И тогда Улофу пришлось поучить ее уму-разуму.

Просто смешно, чтобы Хадар рассказал все! Он, который в этом случае просто-напросто был убивцем! – неужто он рассказал бы, как отправил мальчика на тот свет? Как Хадар свалил его, Улофа, с ног, так что он был не в состоянии спасти мальчика – мальчик по-прежнему висел на цепи, – как он, Хадар, сел на него, Улофа, не давая ему пошевелиться, и это несмотря на то, что Хадар вообще-то был слабее и не такой тяжелый, но коварство и злоба придали ему нечеловеческие силы. Он, Хадар, был в таком бешенстве, что его аж трясло, и его пот стекал ему, Улофу, на шею, и на затылок, и в рот, и все это Хадар сделал только потому, что понял – лишь его, Улофа, мальчик любил по-настоящему. Да, и его исключительное право на сына было настолько очевидно и нерушимо, что он ни за что на свете не позволил бы Хадару хоть пальцем коснуться мальчика, даже в этом случае, когда тот, вися на цепи, дрыгал руками и ногами, борясь за свою жизнь!

Когда они потом сняли мальчика и пока Минна накрывала его, ему, Улофу, пришлось отойти в сторонку, его вырвало, вырвало прямо в свежевырытый ров, это пот Хадара, попавший ему в рот, ему было необходимо выблевать его, или, вернее, соль, невыносимый соленый вкус.

Неужто Хадар, хотел бы он спросить ее, неужто Хадар рассказал обо всем этом?

– Не совсем так, – ответила она, – не совсем.

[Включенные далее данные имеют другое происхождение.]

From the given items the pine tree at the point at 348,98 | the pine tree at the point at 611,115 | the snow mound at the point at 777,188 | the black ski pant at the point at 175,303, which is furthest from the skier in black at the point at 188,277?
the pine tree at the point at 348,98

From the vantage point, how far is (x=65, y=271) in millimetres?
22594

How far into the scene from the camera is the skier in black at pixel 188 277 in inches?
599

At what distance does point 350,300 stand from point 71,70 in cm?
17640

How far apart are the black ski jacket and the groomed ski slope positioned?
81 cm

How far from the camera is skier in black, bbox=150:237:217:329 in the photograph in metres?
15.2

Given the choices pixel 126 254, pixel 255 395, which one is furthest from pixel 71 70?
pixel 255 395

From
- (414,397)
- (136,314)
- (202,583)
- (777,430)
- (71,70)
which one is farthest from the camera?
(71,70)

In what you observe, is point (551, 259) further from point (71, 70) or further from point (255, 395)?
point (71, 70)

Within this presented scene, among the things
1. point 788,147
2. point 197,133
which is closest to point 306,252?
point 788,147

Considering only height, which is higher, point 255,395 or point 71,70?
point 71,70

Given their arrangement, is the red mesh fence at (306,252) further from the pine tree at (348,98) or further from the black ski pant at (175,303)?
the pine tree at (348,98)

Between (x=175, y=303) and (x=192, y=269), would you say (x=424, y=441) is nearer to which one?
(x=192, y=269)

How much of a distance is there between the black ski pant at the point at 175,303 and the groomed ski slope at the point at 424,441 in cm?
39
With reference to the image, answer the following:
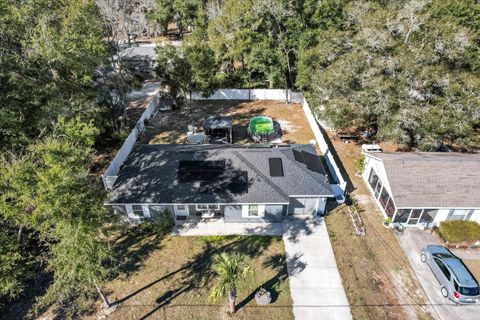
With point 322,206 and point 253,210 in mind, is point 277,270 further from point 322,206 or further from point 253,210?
point 322,206

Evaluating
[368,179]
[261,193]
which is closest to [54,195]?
[261,193]

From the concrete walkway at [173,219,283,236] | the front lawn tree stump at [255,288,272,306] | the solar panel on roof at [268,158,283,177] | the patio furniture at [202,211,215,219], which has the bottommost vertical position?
the front lawn tree stump at [255,288,272,306]

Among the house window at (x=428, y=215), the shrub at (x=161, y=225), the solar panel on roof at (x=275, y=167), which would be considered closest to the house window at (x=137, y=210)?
the shrub at (x=161, y=225)

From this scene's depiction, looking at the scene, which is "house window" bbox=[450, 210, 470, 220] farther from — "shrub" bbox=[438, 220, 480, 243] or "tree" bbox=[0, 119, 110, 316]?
"tree" bbox=[0, 119, 110, 316]

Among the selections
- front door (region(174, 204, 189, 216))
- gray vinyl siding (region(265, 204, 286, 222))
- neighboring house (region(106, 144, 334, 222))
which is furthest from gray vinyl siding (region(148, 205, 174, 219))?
gray vinyl siding (region(265, 204, 286, 222))

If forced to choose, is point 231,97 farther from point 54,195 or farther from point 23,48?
point 54,195

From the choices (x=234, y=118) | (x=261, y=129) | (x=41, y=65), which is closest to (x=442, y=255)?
(x=261, y=129)
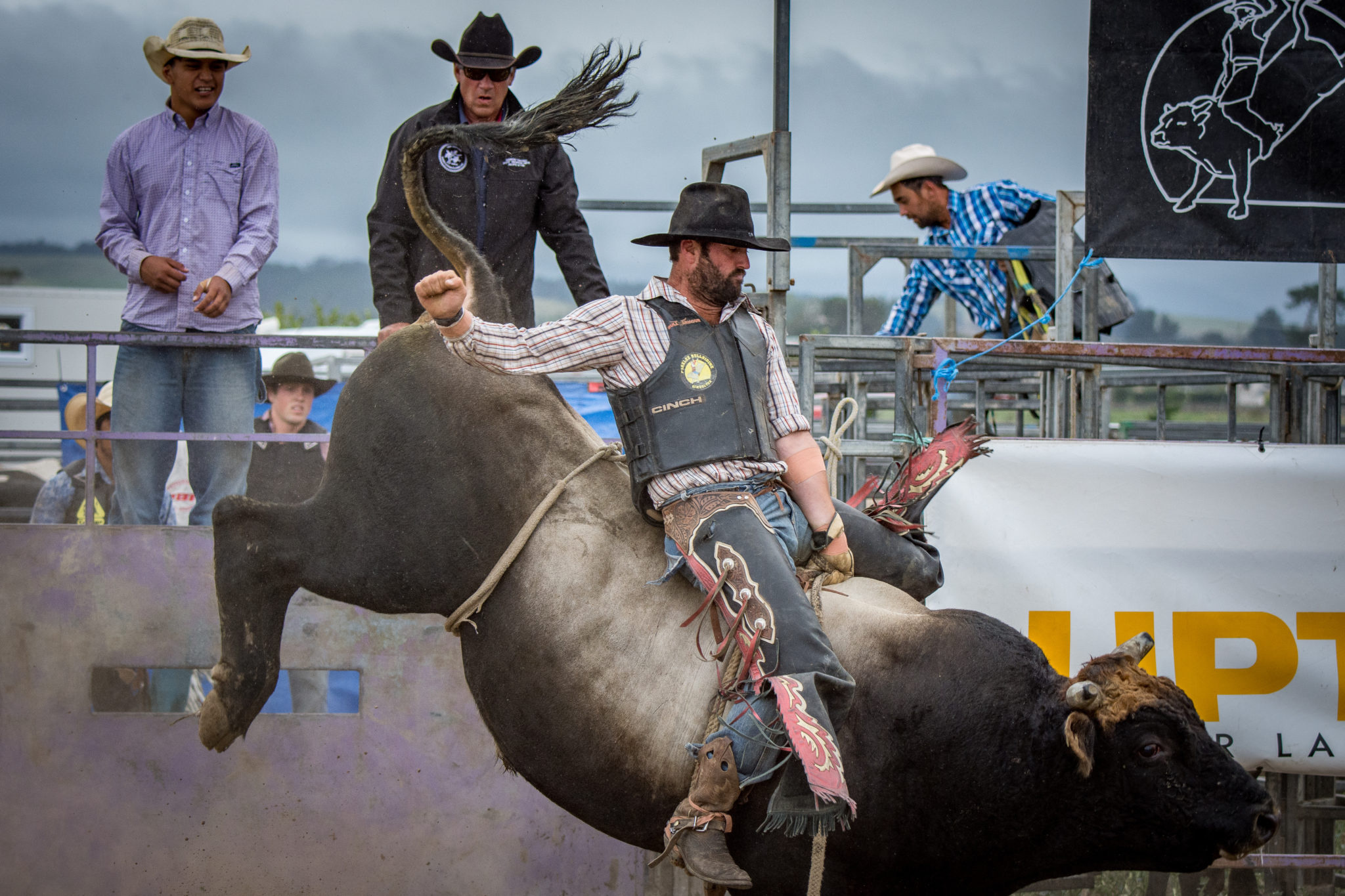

Но поначалу, прежде чем Хадар утопил его в своем поту, пока он, Улоф, еще мог бороться, чтобы прийти на помощь мальчику, у него, Улофа, был такой восхитительный вкус во рту, вкус, который шел из его собственного нутра и который просто-напросто воплощал мальчика, этот вкус ему никогда не забыть.

А Минна?

Об этом спроси Хадара, – сказал Улоф. Хадара, который все знает. Хадара, который говорит только правду.

У каменного фундамента Хадарова дома начали пробиваться зеленые травинки. Она сорвала несколько и на раскрытой ладони принесла ему.

– На что мне трава? – поинтересовался Хадар.

– Это первая в этом году, Она пахнет зеленью.

Но его это нисколько не волновало. Трава и есть трава, она появляется и исчезает, трава его юности была такая же, как теперешняя, на закате дней, одну траву не отличить от другой, домашняя трава у фундамента дома как две капли воды похожа на дикую траву в лесу, траву можно использовать с той или иной целью, но она не обладает качествами, которые позволили бы ей возвыситься, придали бы ей истинный смысл. Он, Хадар, косил траву, сгребал ее граблями и развешивал для просушки, она попадала ему в башмаки и за шиворот, он отправлял в нее естественные надобности и, скатав ее в комок, подтирался ею. С него довольно травы, он распрощался с ней, он больше не хочет ее видеть.

– Я просто подумала…

Но и на это у него были возражения: ей вовсе незачем думать одно, другое, третье, всякую ерунду – ни про траву, ни про него самого и ни про Улофа даже или про жизнь в целом. Он, Хадар, всю жизнь старался избегать думать, верить во что-нибудь вообще; верить – это значит строить догадки, или представлять себе, или подозревать, или, в худшем случае, врать и говорить неправду. Улоф, он в этом смысле верующий. Улоф верит в Бога, поэтому он не способен существовать. Улоф верит, что будет жить вечно, поэтому он испарится, улетучится, как капля воды над огнем.

– Либо человек что-то знает, – сказал он. – Либо – нет.

Улоф велел мне спросить тебя насчет Минны. Что с ней стало?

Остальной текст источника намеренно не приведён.